L’accompli ne nous posera bien sûr pas de problème. Mais l’inaccompli, nous allons le garder dans notre mémoire, dans notre corps, où il sera comparé, analysé par rapport à ce que nous savons de nous-mêmes, par rapport
au potentiel d’origine, laissé en nous par les fils d’or enroulés sur notre enrouleur personnel.

N’oublions jamais que ces fils non déroulés, laissent une information en attente et que notre corps mémorise à l’intérieur de lui-même tous les possibles réalisés et toutes nos limitations, toutes nos ficelles raccourcies.
Notre enrouleur garde la mémoire exacte de combien il lui reste à dérouler. S’il est déroulé à 70 %, il lui reste encore 30 % à dérouler.
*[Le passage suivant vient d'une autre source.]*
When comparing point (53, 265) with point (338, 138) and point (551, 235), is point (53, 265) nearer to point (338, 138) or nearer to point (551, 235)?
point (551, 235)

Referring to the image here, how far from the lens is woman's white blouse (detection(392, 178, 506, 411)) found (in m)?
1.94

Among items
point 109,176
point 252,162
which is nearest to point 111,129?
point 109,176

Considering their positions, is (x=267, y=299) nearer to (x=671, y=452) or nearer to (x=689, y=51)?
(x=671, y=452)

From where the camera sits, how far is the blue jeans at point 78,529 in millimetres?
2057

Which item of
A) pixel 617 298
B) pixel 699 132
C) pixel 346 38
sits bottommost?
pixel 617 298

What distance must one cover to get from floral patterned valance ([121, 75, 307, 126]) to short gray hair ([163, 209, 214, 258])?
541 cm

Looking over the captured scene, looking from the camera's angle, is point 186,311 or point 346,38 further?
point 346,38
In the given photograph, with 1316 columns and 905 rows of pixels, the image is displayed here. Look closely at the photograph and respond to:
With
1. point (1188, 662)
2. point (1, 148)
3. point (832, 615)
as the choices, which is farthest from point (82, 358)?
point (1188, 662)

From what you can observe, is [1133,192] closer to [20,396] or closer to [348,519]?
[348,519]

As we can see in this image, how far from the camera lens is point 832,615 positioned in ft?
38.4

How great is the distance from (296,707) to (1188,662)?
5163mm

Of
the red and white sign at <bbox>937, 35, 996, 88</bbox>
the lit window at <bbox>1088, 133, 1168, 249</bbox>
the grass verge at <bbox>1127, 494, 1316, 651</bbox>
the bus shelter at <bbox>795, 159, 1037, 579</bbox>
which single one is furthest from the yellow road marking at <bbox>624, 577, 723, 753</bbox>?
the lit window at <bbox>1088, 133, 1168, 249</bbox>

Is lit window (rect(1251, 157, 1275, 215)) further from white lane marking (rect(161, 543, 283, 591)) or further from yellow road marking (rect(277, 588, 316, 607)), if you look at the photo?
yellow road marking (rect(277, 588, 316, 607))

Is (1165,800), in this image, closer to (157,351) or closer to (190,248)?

Il y a en permanence en nous un lieu qui sait parfaitement qui nous sommes et ce que nous pouvons faire. Notre potentiel, notre « je suis », envoie en permanence un message. Nous sommes ainsi toujours informés de qui nous sommes, de ce que nous avons réalisé et de ce qu’il nous reste à réaliser.

Si les limitations sont trop importantes, nous allons nous retrouver dans une impossibilité de vivre, dans une impossibilité d’exprimer nos potentiels, de réaliser notre individualité.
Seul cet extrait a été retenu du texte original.